Social & emotional skills 

  • Collaboration. Children learn to work as a team when doing cooking experiences and to share, cooperate and take turns – e.g. “You crack the eggs, and I will stir!” 
  • Inclusion and Diversity. Preparing and enjoying foods from other countries and cultures teaches children to embrace others and encourages inclusion. 
  • Creativity. What fruits can we add to this smoothie? 
  • Sustainability. Growing our own food and recycling our organic waste from food scraps is a way of reducing our impact on the planet. 

We view our Cooking and Nutrition Program at Guardian as much more than just feeding the children new and healthy foods. It is a great daily learning opportunity from our babies through to more interactive experiences for our Preschool and Kindergarten children. 

happy child cooking

Learning outcome 1: Numeracy 

When preparing a dish, we have the children help count out the ingredients, measure what needs to be added and even weigh things like flour and butter, which teaches them in a real-world way about quantities. We also explore concepts like volume when we’re pouring from one jug or container into another. 
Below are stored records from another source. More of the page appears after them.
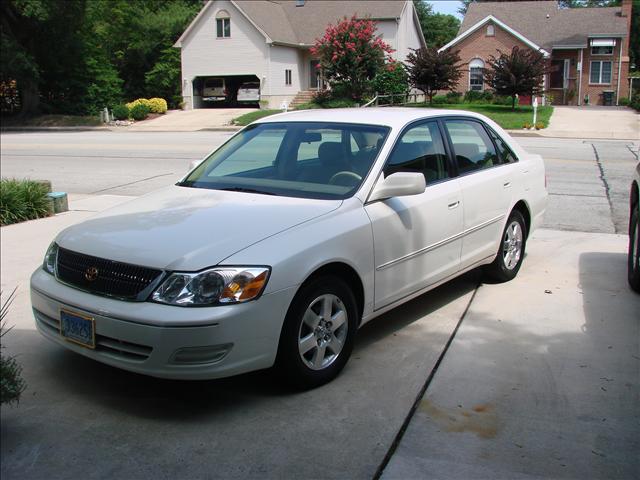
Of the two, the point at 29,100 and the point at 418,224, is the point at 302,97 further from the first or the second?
the point at 418,224

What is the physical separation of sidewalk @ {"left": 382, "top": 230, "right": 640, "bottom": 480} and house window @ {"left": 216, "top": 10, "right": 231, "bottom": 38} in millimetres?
39269

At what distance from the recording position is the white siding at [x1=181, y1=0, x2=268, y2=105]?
139ft

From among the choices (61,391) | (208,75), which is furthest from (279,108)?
(61,391)

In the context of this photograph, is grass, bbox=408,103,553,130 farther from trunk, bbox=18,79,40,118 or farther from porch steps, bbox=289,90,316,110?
trunk, bbox=18,79,40,118

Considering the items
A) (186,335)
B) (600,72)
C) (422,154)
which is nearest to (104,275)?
(186,335)

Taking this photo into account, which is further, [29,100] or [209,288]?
[29,100]

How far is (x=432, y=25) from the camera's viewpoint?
70.2 m

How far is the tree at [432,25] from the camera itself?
69.1m

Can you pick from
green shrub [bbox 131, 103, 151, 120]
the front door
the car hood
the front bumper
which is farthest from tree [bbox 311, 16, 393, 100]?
the front bumper

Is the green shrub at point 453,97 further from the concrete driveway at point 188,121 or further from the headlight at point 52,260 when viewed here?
the headlight at point 52,260

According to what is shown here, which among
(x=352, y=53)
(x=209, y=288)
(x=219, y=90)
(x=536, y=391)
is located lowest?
(x=536, y=391)

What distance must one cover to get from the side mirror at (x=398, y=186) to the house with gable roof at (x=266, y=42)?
126ft

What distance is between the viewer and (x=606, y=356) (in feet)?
15.9

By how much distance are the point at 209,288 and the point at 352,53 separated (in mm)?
32831
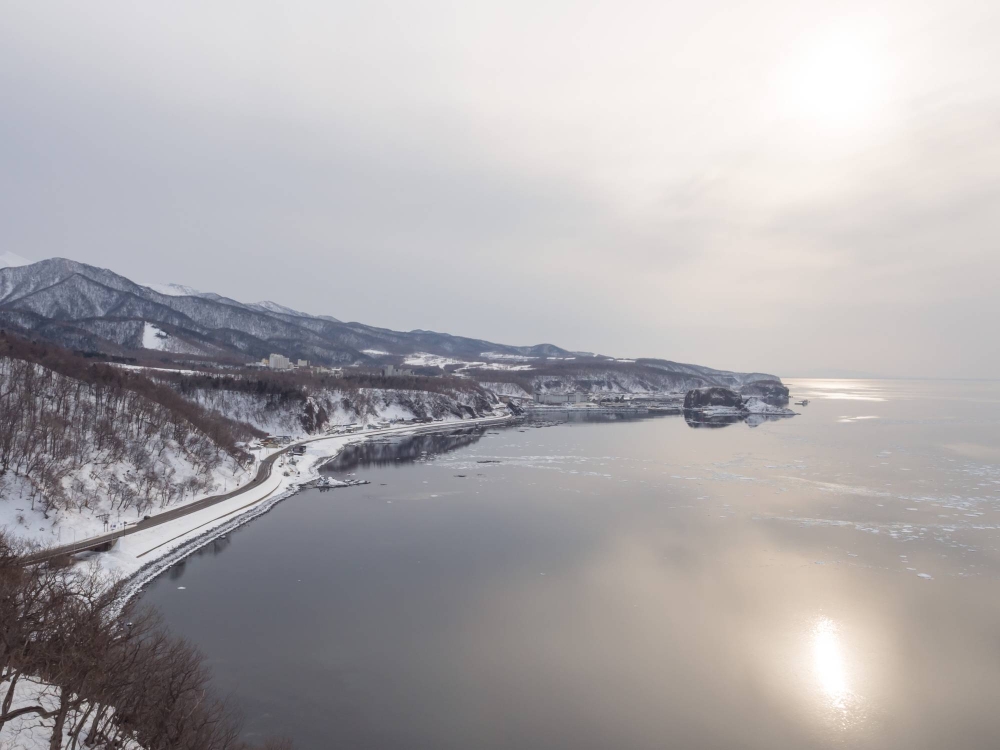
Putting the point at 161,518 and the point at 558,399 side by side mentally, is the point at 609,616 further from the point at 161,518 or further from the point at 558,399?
the point at 558,399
Learning outcome 2: Literacy 

Cookbooks aren’t necessarily just for cooking. They are actually a great example of an information text for young children. Cookbooks combine bright photos and clearly written lists of words, which allows children to relate the photos to the text and gain real understanding. We often get the older children involved in reading out the ingredients and the method for our recipes. 

Learning outcome 3: Fine motor skills 

Mixing and stirring helps fine-tune those small hand muscles that are so important for holding a pencil when they reach school age. Activities like pouring and cracking eggs are also brilliant for coordination. We also use special, safe children’s knives that help the children develop their independence and to practice spatial awareness as they begin to understand where their fingers are in relation to the knife. 

Learning outcome 4: Scientific concepts 

Cooking also provides the opportunity to learn about science and how different elements react together. Be it the bubbling mix of bicarb soda and hot water when making yummy ANZAC biscuits, or exploring concepts such as why things go into the oven cold and wet and come out hot and dry. 

Learning outcome 5: Collaboration 

Children learn to work as a team when doing cooking experiences and to share, cooperate and take turns – e.g. “You crack the eggs, and I will stir!” This is all about children becoming collaborators – interacting with others, working together, giving and following instructions and making decisions and problem solving. 

Learning outcome 6: Inclusion & Diversity 

We are so lucky to have chefs and cooks in our Centres who create incredible meals for our children. Many of our cooks and chefs have family backgrounds from other countries, which means we’re also able to offer lots of new and exciting foods and flavours for the children to enjoy. This helps us have conversations about diversity, cultures and the different foods people eat and enjoy all around the world. 

Learning outcome 7: Creativity 

Cooking is also a chance for children to get creative in their learning. Whether it be coming up with different flavour combinations for a fruity smoothie, or decorating cookies and cupcakes in their own unique way. Cooking is an experience ripe for learning and imagination! 

Learning outcome 8: Sustainability 

Most of our Centres have vegetable and herb gardens, as well as active composting programs to feed our growing harvests which the children pick to add to our meals. This full ‘Playground to Plate’ experience teaches the children about the lifecycle of plants and how growing our own food is a great way to reduce our impact on the planet. 

 

The Guardian Cooking and Nutrition Program looks at every aspect of food and nutrition, and delivers it to children via fun, engaging, play-based learning. This means they can develop the skills to become independent and competent lifelong learners.